Film jest niesamowicie klimatyczny. To
wariacja na temat znanej baśni o Czerwonym Kapturku, jednak dla znacznie
starszych widzów. Nie brakuje tu scen, które wywołują ciarki na plecach. To świetna
produkcja, w której zobaczymy m.in. Amandę Seyfried, Gary’ego Oldmana i Maxa
Ironsa. Na podstawie filmu napisano powieść o tym samym tytule.
Dynastia
Tudorów
Król Henryk zakochuje się w młodej i
pięknej dziewczynie, Annie. Ta jednak nie chce zostać jego nałożnicą, odda mu
się dopiero, gdy będą małżeństwem. Problemem jest obecna żona króla. Czy Henryk
rozwiedzie się z Katarzyną, by zdobyć Annę?

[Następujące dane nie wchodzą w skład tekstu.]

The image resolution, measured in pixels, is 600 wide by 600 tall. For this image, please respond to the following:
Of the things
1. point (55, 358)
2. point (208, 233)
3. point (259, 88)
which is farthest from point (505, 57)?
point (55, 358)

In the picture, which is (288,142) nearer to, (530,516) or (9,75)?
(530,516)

Cztery sezony serialu opowiadały o
losach Henryka VIII i jego sześciu żon, pokazując przy okazji tło społeczno-polityczne
oraz dobrze oddając te niespokojne czasy w Anglii i nie tylko. Serial doczekał
się nie tyko grona fanów, lecz także trzech powieści na jego podstawie. Każda z
nich opowiada losy zaprezentowane w jednym sezonie.
Kochaj
i tańcz
Wojtek marzy o byciu tancerzem, czego
nie mogą zrozumieć jego bliscy. Mimo ich niechęci bierze udział w castingu,
którego celem jest wygranie miejsca w grupie tanecznej szkolonej pod okiem
wybitnego choreografa. Pracy grupy przygląda się młoda dziennikarka Hania.
Kochaj
i tańcz to jedna z niewielu
polskich komedii romantycznych, które można oglądać bez zażenowania. Powstała w
czasie, gdy taniec był na ustach wszystkich głównie dzięki programom telewizyjnym,
które prezentowały tę dziedzinę od różnych stron. Film był inspiracją dla
Manuli Kalickiej, która napisała historię rodziców Hani, bohaterki obrazu.

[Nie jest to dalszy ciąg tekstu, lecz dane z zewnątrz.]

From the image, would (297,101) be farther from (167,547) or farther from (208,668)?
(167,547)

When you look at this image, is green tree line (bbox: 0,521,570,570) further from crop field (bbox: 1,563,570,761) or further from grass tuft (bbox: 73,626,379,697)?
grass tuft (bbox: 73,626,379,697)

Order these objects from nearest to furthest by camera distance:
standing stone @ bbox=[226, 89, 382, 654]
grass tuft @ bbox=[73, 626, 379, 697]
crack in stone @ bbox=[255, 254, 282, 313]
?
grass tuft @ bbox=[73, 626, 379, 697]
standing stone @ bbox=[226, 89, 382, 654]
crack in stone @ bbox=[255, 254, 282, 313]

Pamiętam jak wspólnie oglądałyśmy "Dziewczynę w czerwonej pelerynie"! To był na prawdę super dzień- spędzony z przyjaciółką, pyszną pizzą i wspaniałym filmem!
OdpowiedzUsuńDziewczyna w czerwonej pelerynie - ten film bardzo mi się podobał :D Zdecydowanie najlepiej z całej tej trójki ;)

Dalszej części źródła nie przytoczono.